* **Text**
-------

FIG. 20 illustrates how Internet accessible data sources external to the previously described Internet IVR system may be accessed using the previously described Internet IVR system. Distributed browser 411 sends document request 1100 to server 915 hosted by server host 910. Document request 1100 can be formatted as a “GET” operation wherein query data is sent as a data field appended to the document request. Web server 915 invokes CGI script 935 hosted by server host 910. CGI script 935 generates 1110 query 1115 from information found in document request 1100. Query 1115 is sent to database server 955 hosted by database server host 960. Database server 955 queries 1120 its associated database and sends results 1125 to CGI script 935. CGI script 935 formats results 1125 into document 1130 written in a concise linked document language and sends document 1130 to server 915 which forwards document 1130 to distributed browser 411. Distributed browser 411 interprets 1140 document 1130 as previously illustrated in FIG. 10. Alternatively, document request 1100 can be formatted as a “PUT” wherein data intended for inclusion in the database supported by database server 955 is appended to a form document header and sent to database server 955. In this way, data may be transferred to and from a data resource which is connected to the Internet but does not have a concise linked document language based interface.

-------

* **Data provided**
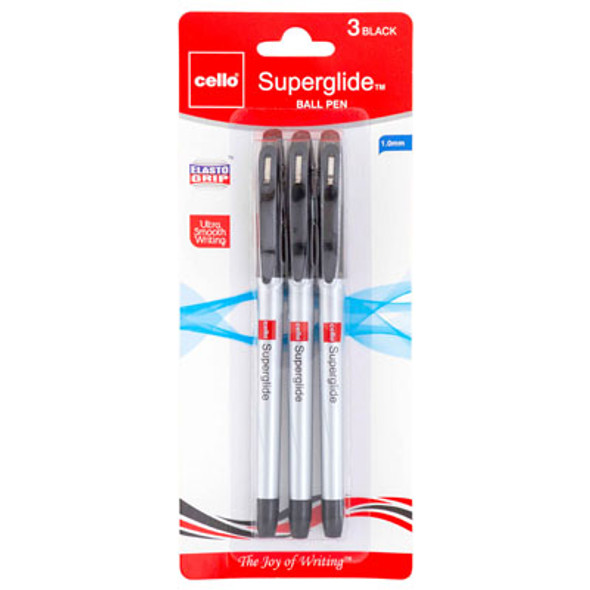 PENS 3CT BLACK INK 1.0MMSUPER GLIDE CARDEDREF# BPSGBK1003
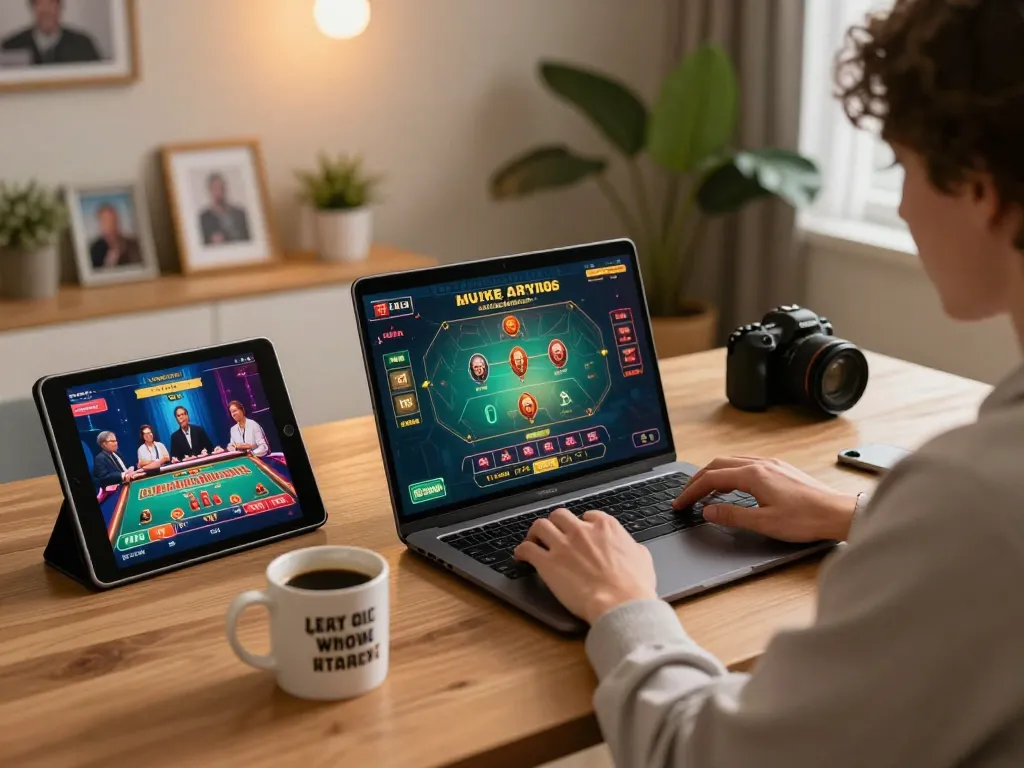 Engaged player using SHBET .COM laptop for a dynamic online casino gaming experience.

-------

* **What you need to do**
**1)** In the FIG. 20 passage, which component does web server 915 invoke after receiving document request 1100?
**2)** Using the FIG. 20 passage, explain in one to three sentences what the arrangement of CGI script 935 and database server 955 makes possible.
**3)** Pick up the FIG. 20 passage after its final sentence and continue it.
The listing has no connection to the FIG. 20 passage.

* **Responses by task**
**1)** Web server 915 invokes CGI script 935, which is hosted by server host 910.

**2)** CGI script 935 turns document requests into database queries and formats the results into documents written in a concise linked document language. Data can therefore be transferred to and from a data resource that is connected to the Internet but has no interface based on a concise linked document language.

**3)**
FIG. 21 is a deployment diagram of an Internet communications gateway according to the present invention. Such an Internet gateway can be used to provide a plurality of information devices access to a plurality of servers on the Internet. Exemplary information devices telephone 1200, TTD/TTY device 1202, Telecommunications Device for the Deaf/Teletype (TDD/TTY) device 1204, personal computer 1204, Personal Data Assistant (PDA) 1206, and wireless device 1208 connect through Integrated Services Digital Network (ISDN) switch 1215 and ISDN carrier 1220 to ISDN device 1225. The ISDN switch and the ISDN device communicate with each other using ISDN protocols over a T-1 trunk line. ISDN protocols based on a T-1 data trunk allow 23 logical communications channels, called B channels, and 1 data channel, called a D channel. The B channels carry communications data and the D channel carries call sequence and identification data associated with each B channel.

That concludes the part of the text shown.